護衛依頼を受けている俺は何が何でもフロゾを守らなければならない。
たとえそれが盗賊だろうが何だろうがフロゾが行くところでフロゾを脅かすものがあれば俺がフロゾをそれらから守らなければならないのだ。
三週間の間はそういう依頼の契約をしている。
フロゾはそれを知っているからか盗賊かもしれないと聞かされても怯えるような反応はしなかった、寧ろ楽しんでさえいた。
いや、信頼されているのはわかるんだけどなぁ。俺が死んだらフロゾも死ぬって意味だからなそれ。

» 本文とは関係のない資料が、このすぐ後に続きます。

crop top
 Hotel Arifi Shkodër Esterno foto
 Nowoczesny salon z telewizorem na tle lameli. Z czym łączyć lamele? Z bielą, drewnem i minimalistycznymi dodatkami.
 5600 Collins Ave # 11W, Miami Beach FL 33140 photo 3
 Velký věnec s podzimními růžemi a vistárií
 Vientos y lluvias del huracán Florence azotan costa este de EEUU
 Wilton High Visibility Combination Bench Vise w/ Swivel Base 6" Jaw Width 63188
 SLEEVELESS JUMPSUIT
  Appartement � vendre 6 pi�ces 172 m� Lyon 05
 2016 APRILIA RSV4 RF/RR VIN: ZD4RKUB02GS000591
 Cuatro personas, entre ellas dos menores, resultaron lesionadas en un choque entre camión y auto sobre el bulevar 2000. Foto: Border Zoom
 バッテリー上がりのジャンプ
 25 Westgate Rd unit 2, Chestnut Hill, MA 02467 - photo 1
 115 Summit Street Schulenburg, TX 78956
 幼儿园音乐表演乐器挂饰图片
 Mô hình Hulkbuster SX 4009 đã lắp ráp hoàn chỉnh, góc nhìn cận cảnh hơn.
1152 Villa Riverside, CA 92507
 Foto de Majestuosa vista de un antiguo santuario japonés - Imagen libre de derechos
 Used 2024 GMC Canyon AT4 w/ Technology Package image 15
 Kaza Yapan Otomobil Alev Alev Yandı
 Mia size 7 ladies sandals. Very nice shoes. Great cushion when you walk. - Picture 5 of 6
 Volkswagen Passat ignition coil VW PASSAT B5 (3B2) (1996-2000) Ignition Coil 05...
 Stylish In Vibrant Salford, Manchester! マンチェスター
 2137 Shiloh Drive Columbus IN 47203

「…はぁ、わかった。冒険者だったらそのまま、盗賊だったらフロゾと荷物を守るよ。それでいいか?」
俺は少し考えて呆れたようにそう提案する。
すると肩を少しだけ揺らして弾むような口調で
「それは頼もしい!頼りにしているよ」
と、言いやがる。
顔は御者をしているので見えないがその口調は明らかに笑っていることを示していた。
ああ、俺はやばい奴のやばい依頼を受けてしまったのか。
「受ける依頼を間違えた…」
そうボソリと俺が呟くとそれを聞かれていたからなのか、馬車がぐわんと揺れた。
フロゾが急に馬車の速度を上げたからだ。
心なしかフロゾの背中もスッと冷たいオーラが放たれていた気がする。
・
・
・
・
・
あれから更に一時間ほどが経った。
時計の時刻で示すなら3時ごろだろうか。
大分進んだ結果感じていた気配が盗賊だと言う事に気付いた。
だって。
「フロゾ。囲まれてる。数20。どうしてくれんだ?」
馬車を円のように囲み、近づかず離れずの距離を保つ20の気配があった。
20人で行動をする冒険者はいないし、わざわざ気づかれないように馬車を囲んで追う冒険者もいない。
もちろん俺は気配が増えるたびに逐一フロゾに報告をしていた。
しかしフロゾは何かにかられるように道を迂回せずに進んでいった。
その結果がこれである。
どうしてくれるんだと弁明を求める俺に対してフロゾは
「ゆうた、ごめん。でもなんか違和感を感じるんだ。このまま進んでもいいか?」
フロゾは俺に反省の意を示しながらも何かを感じ取ったみたいだった。
「違和感?」
「ああ、だっておかしいだろ?これだけの…」
「そこの馬車止まれ!!!」
フロゾの言葉はそんな怒号のような叫び声によって閉ざされた。
走行中の馬車を止めて俺は荷台から降りてフロゾを守るように外へ出る。
そして声の主を睨みつけた。
俺はその声の主の姿を見て目を見開いた。